Joe Lhota is going to lose his bid for Mayor of New York, in one of the biggest defeats for a Republican in New York City since Roy Goodman received only 4 percent of the vote in 1977. Lhota’s candidacy is suffering with the problem of a very smart man with very bad handlers and seemingly no message at all.
Messaging is everything in politics, as this writer’s mother told him all throughout school, “you get in trouble not for what you say but how you say it.”
For the last twenty years Republicans had a message to run on: vote for us and we won’t let the City go back to the time of David Dinkins, when crime was rampant and quality of life was poor. And so Republican mayors turned New York City into the safest big city in America. Times Square, once overrun with prostitution and crime, is now a playground for tourists and the Walt Disney Company.
Even neighborhoods that were once considered extremely undesirable are now too expensive for almost everyone to live in. The Lower East Side’s Alphabet City, the location for the musical “Rent,” was once a drug-infested bohemian playground for struggling artists. It’s now a chic enclave for hipsters and millennials who work in the financial industry. Even Redhook, which was notorious during the early 90’s for crime has become a trendy neighborhood, covered with postindustrial buildings, cobblestone streets, and community gardens.
Joe Lhota’s problem is that for many voters, this is the only New York they have ever known. According to a New York Times poll, nearly one in five New Yorkers don’t have an opinion of David Dinkins, including over 40 percent of voters under the age of 45. To run against the decay of the 1970’s and 1980’s requires a population that remembers 80s New York, which to many voters only exists in Martin Scorsese movies.
Lhota also suffers from an image problem. Voters don’t know Lhota like they know Democrat Bill DeBlasio. DeBlasio’s son Dante is nearly as popular as his father is, meanwhile most New Yorkers probably couldn’t tell you if Joe Lhota is even married, if he has children, or what borough he comes from.

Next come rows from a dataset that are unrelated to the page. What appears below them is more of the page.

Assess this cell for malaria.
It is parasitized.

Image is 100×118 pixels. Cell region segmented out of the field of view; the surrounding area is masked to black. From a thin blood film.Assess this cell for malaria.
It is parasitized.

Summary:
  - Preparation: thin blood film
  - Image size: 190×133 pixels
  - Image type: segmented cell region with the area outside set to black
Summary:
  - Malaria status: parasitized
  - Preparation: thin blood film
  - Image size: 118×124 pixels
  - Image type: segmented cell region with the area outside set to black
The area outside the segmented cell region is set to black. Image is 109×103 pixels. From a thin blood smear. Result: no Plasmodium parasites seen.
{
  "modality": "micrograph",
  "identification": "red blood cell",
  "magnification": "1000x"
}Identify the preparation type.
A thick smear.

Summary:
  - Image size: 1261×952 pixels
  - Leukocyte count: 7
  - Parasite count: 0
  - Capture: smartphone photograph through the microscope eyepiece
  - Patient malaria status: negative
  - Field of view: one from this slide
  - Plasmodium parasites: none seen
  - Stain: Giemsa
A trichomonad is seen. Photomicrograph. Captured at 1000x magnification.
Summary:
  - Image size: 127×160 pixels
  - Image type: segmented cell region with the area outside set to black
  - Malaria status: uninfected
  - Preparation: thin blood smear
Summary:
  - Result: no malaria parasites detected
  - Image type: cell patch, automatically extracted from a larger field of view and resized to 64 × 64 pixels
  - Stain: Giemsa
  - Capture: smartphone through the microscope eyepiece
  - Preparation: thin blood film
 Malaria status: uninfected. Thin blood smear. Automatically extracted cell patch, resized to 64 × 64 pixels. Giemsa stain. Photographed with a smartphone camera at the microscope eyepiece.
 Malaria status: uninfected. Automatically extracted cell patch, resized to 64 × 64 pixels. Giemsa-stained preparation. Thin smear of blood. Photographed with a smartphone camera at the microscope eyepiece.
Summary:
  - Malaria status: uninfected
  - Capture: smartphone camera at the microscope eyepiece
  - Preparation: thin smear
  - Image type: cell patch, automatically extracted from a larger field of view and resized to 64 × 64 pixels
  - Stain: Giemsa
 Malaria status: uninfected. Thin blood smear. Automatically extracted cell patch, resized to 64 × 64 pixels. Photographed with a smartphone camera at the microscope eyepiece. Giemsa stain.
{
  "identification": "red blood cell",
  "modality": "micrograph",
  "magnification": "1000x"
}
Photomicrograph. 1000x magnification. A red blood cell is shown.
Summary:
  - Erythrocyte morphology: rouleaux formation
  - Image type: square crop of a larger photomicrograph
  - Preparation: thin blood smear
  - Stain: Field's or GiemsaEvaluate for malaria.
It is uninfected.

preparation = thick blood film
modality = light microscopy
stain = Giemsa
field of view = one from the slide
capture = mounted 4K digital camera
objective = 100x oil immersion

There was never a moment where the campaign tried to sell Lhota as a package, as a product of New York, or as much of anything besides Rudy Giuliani 2.0.
On the issues New Yorkers also don’t know what to make of Lhota. His book on policy issues was released on October 10th, less than a month before Election Day. His 33-point plan to power up the economy was released on its own more than two weeks after his victory on primary day, on a Friday without advanced notice. Media relations-wise, his campaign has been completely incompetent.
His plan was too complex and didn’t come out with any concise message for voters to hold on to. For one thing, 33 points is far too many. Voters can’t remember that much information; they like simple thoughts with clear messaging like Hope and Change, “The Rent is Too Damn High,” and “Head On, Apply Directly to the Forehead.”
Both his campaign manager and political director have never managed a citywide race. Other consultants on his campaign, some of whom I know, are only in it for the paycheck.
In addition to the tangle of messaging issues, there has been nearly no coalition building on his behalf. Not even with some of the Democratic mayoral candidates who lost in the primary in part by DeBlasio’s negative campaigning. In a city that is 6-to-1 Democrat to Republican, that’s a big mistake.
If you’re going down, you should go down swinging, and yet Lhota seems to be pulling his punches. In the last mayor debate when asked the question if DeBlasio would make the city of New York less safe, Joe Lhota couldn’t definitively say yes. DeBlasio meanwhile spent his entire time during the debate calling the pro-gun control, pro-gay marriage, and pro-choice Lhota a “tea party member.” When you’re forty points behind in the polls, you don’t pinch, you punch.
Lhota’s campaign has been a case study in how not to run a race and DeBlasio’s win will not be so much a wave election as a candidate running unopposed. And New York City will move out of the twenty years of safe streets and economic growth under the Giuliani and Bloomberg administrations into a very uncertain future.